BEGIN PAGE TEXT

London LGBT+ Community Pride (Pride in London)
- Formation: 6 December 2012; 13 years ago
- Type: Community Interest Company
- Purpose: LGBTQ rights
- Headquarters: London
- Region served: United Kingdom
- Chairs: Michael Salter-Church & Alison Camps
- Website: prideinlondon.org

= London LGBT+ Community Pride =

English LGBTQ company

London LGBT+ Community Pride is a Community Interest Company that was formed at the end of 2012 to bid for the right to run London's main gay pride festival in the wake of the significantly "scaled back" WorldPride London 2012 event and was awarded the contract on 18 January 2013 by the Mayor of London.

The company's mission is to:
- Be fully inclusive of all sections of the LGBTQ community, free at the point of access
- Provide a celebration of LGBTQ life and a platform to continue the fight for equality and to challenge prejudice
- Grow over time in a sustainable way which is led by the LGBTQ community

== History ==
A London-based gay pride event has been organized by several organisations since the first official UK Gay Pride Rally which was held in London on 1 July 1972 (chosen as the nearest Saturday to the anniversary of the Stonewall riots of 1969) with approximately 2000 participants. The first London gay marches were in November 1970 with 150 men walking through Highbury Fields in North London. The controversy of Section 28 from 1988 lead to numbers increasing on the march in protest. In 1983 the march was renamed "Lesbian and Gay Pride" and in the 1990s became more of a carnival event. London was selected to hold the first Europride in 1992 and hosted it again in 2006.

In 2012, the previous organisers Pride London were forced to significantly "scale back" the WorldPride London 2012 event nine days before the event was due to take place. The London Evening Standard reported that four contractors from the previous year's Pride event were owed £65,000 in unpaid debts, though this has been officially denied by organisers. Subsequently, a bidding process for non-profit community-based organisations to submit bids to run and develop Pride in London was announced by the Mayor of London. The winning bidder, London LGBT+ Community Pride, was awarded the right to run London's main gay pride festival for five years on 18 January 2013.

END PAGE TEXT
BEGIN RECORDS SUPPLIED

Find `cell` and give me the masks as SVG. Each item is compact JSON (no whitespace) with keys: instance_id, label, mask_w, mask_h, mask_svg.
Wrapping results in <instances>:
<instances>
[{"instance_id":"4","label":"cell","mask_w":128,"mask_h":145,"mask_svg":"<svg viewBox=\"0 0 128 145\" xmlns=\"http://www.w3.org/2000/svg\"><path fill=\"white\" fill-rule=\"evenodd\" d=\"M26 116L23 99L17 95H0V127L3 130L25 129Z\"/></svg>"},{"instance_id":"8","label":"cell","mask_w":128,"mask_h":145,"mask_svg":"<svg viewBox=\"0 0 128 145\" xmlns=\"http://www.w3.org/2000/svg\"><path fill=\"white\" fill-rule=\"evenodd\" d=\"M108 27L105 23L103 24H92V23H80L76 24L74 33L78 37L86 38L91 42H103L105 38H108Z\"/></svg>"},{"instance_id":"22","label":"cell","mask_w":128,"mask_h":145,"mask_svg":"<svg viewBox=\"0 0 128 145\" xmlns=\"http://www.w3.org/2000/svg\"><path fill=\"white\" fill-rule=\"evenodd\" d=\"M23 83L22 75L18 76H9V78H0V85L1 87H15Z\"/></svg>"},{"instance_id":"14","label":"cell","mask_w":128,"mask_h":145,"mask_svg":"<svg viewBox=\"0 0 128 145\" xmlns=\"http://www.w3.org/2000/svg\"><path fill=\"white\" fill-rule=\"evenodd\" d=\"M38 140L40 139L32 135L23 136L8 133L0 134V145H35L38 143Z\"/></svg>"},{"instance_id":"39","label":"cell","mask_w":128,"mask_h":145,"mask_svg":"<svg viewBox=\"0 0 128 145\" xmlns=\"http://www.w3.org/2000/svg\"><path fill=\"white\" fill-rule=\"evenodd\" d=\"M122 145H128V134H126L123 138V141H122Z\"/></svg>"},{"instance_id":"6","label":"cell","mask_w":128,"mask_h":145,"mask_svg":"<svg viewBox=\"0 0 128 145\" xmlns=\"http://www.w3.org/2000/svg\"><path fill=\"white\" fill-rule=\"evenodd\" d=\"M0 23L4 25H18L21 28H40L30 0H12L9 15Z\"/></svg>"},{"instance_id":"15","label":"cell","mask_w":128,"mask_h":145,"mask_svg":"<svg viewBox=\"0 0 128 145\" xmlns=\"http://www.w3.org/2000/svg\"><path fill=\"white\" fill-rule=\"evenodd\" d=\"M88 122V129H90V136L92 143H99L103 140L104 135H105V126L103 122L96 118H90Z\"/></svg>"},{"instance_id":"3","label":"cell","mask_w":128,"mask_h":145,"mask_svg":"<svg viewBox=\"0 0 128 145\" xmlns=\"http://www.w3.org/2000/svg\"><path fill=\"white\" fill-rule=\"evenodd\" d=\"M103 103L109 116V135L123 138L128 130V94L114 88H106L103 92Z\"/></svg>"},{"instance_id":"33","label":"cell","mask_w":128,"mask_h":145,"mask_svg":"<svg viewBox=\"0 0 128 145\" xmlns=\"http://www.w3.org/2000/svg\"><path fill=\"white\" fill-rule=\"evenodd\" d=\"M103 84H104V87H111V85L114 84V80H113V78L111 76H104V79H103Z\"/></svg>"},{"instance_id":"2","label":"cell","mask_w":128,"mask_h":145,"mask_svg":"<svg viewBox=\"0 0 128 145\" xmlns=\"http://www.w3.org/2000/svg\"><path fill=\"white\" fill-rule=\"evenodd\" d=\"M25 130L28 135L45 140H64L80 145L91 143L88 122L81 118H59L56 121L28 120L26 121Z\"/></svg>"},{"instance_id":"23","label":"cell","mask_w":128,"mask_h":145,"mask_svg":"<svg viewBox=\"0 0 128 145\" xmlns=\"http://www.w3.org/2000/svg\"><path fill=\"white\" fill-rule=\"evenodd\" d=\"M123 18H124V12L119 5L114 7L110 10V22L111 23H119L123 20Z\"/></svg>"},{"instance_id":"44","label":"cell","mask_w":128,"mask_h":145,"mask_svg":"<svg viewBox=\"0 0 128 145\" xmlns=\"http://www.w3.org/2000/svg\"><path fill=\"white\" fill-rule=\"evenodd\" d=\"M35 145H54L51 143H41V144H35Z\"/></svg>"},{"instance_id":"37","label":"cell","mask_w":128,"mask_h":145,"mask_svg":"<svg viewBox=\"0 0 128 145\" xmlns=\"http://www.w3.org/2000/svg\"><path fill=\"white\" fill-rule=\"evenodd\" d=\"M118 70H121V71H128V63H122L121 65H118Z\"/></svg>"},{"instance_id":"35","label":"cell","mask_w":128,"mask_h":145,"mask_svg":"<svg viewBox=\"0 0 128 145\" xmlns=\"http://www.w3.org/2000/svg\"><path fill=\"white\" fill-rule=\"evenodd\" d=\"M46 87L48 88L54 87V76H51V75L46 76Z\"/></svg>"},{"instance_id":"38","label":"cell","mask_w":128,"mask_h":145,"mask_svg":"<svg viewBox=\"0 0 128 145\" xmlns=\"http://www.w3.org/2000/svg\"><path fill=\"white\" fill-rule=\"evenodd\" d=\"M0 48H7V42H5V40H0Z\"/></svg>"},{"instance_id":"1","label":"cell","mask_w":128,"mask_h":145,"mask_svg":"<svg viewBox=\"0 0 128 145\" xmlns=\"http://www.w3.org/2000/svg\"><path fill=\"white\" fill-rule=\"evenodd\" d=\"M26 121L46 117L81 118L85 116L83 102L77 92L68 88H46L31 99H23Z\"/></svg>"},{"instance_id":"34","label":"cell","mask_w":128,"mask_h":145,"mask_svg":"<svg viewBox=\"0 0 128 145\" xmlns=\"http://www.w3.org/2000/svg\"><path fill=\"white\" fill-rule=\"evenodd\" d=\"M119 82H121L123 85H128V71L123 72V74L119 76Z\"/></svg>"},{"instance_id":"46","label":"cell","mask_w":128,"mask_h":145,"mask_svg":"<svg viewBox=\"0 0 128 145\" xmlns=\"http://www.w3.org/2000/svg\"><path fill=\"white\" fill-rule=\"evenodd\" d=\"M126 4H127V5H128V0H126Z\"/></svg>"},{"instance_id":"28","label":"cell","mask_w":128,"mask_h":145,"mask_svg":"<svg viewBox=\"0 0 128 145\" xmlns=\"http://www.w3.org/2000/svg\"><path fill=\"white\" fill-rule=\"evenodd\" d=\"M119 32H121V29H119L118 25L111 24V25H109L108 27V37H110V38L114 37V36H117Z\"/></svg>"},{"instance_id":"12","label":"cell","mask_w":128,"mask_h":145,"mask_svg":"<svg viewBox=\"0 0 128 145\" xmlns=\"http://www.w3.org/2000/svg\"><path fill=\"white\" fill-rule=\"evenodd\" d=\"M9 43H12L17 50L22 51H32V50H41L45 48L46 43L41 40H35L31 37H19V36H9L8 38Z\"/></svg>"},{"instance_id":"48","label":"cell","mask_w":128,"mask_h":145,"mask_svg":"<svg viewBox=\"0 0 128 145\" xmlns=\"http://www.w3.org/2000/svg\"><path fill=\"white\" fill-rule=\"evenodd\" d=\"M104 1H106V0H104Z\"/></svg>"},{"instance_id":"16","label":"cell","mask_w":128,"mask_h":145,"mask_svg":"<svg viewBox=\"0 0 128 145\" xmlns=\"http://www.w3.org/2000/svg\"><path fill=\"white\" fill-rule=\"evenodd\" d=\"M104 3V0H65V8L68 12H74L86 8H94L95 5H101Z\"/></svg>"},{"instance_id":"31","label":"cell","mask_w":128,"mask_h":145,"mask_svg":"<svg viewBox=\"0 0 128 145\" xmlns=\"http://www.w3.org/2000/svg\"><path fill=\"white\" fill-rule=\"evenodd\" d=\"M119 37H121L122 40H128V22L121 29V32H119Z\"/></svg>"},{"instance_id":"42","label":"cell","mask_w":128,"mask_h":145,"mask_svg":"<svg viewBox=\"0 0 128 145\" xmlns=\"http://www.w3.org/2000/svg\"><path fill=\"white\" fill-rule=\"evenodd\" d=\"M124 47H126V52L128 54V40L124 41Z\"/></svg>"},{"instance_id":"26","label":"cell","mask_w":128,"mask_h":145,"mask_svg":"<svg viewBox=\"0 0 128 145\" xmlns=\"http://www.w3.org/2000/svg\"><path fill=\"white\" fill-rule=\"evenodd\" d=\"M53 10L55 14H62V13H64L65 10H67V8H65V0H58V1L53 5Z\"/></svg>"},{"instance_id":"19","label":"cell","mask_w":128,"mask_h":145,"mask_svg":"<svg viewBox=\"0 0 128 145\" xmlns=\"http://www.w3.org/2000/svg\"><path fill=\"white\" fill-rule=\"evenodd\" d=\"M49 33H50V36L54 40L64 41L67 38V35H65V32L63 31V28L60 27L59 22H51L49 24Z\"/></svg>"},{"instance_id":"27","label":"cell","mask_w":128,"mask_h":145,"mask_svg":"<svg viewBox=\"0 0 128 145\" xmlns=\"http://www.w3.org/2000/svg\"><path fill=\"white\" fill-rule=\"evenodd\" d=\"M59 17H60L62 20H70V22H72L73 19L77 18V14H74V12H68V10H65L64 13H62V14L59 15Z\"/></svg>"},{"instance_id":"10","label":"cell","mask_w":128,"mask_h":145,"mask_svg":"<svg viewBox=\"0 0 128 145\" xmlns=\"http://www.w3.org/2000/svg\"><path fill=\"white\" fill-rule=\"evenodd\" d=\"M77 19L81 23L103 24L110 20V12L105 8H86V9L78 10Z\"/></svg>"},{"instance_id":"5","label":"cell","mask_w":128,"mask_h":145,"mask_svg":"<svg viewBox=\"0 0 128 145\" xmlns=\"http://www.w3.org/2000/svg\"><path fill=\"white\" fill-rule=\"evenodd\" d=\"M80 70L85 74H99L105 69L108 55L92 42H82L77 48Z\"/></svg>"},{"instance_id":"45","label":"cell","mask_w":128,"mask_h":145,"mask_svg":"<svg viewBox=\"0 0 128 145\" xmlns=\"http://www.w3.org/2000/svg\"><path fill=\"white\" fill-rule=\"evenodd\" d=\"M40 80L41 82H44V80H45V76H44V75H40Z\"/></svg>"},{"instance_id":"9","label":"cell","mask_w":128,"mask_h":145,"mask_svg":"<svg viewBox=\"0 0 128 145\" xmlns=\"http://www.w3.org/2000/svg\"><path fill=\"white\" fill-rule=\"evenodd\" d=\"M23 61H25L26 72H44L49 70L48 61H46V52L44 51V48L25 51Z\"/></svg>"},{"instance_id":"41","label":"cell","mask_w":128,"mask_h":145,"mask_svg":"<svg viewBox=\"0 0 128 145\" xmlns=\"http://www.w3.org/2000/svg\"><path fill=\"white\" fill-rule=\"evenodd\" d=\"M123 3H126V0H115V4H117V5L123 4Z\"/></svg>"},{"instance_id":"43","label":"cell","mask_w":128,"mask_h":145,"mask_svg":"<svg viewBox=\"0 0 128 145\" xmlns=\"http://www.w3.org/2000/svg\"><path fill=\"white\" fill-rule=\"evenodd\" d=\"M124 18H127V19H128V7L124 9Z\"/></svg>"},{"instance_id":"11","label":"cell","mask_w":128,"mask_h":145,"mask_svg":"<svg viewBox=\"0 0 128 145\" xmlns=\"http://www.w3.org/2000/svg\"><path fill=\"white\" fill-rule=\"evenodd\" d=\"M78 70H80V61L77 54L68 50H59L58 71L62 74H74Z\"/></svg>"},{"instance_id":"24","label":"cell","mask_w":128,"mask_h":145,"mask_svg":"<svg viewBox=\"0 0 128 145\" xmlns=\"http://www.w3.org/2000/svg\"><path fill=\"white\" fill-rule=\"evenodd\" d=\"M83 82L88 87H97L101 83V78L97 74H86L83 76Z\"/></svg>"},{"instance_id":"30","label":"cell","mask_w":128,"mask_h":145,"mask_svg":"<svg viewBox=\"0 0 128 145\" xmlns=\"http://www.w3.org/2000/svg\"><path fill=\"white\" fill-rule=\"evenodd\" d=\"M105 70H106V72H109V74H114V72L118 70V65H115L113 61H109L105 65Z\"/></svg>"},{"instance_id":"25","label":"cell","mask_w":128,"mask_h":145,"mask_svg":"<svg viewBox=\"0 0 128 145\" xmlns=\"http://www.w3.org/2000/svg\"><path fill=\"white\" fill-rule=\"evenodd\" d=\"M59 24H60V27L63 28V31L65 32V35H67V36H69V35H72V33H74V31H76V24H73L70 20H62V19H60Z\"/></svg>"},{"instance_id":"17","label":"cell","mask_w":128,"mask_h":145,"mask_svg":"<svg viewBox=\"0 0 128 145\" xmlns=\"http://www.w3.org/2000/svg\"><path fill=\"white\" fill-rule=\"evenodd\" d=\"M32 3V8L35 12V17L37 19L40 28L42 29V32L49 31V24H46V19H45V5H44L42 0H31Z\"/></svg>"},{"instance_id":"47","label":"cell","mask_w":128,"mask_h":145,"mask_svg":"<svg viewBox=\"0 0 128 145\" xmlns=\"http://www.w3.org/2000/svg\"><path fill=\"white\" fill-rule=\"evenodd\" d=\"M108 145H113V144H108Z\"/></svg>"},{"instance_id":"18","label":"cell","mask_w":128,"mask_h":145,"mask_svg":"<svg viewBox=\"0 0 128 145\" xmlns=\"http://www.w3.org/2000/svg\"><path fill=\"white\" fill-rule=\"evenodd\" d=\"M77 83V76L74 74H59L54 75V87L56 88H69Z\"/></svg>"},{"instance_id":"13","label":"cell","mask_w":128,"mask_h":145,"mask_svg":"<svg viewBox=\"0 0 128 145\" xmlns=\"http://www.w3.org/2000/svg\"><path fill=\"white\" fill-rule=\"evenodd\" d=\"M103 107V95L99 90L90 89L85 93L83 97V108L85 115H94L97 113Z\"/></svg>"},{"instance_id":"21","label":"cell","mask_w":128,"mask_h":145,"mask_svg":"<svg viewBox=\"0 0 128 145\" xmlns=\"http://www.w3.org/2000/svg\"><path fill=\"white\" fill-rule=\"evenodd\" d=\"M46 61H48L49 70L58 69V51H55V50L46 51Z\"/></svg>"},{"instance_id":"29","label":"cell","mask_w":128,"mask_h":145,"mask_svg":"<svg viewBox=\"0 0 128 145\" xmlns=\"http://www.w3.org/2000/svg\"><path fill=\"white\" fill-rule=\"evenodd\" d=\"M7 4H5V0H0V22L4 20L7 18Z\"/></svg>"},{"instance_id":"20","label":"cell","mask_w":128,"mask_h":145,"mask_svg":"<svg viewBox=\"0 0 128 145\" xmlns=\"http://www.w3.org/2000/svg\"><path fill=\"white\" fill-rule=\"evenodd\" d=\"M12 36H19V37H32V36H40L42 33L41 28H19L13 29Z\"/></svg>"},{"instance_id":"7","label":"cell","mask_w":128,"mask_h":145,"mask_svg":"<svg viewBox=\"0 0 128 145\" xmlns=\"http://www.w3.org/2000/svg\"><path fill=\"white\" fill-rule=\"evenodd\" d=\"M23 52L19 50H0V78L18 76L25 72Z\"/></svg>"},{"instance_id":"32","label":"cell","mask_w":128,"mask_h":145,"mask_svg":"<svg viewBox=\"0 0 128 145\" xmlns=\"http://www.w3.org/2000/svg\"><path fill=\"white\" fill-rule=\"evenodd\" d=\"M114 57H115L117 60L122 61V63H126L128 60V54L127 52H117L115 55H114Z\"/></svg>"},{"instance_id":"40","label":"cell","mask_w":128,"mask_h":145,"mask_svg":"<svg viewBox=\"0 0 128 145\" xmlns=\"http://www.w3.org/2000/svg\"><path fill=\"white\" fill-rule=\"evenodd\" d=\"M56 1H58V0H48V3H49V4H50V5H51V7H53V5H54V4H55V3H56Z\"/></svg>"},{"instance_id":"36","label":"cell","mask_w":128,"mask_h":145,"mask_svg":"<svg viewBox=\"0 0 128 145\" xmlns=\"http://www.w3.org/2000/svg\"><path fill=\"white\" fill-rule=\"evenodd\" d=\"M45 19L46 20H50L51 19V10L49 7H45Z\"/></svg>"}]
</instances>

END RECORDS SUPPLIED

> _WHAT TO WORK ON_
Decide whether each statement below agrees with the Pride in London text, answering yes or no and quoting the words of the text that settle it.
1. The first official UK Gay Pride Rally drew about 2000 participants.
2. The first London gay marches took place in Hyde Park.
3. London LGBT+ Community Pride was given the right to run the festival for ten years.
The records were taken from a different source.

> _ANSWER BOX_
1. Yes: "with approximately 2000 participants"
2. No: "150 men walking through Highbury Fields in North London"
3. No: "for five years on 18 January 2013"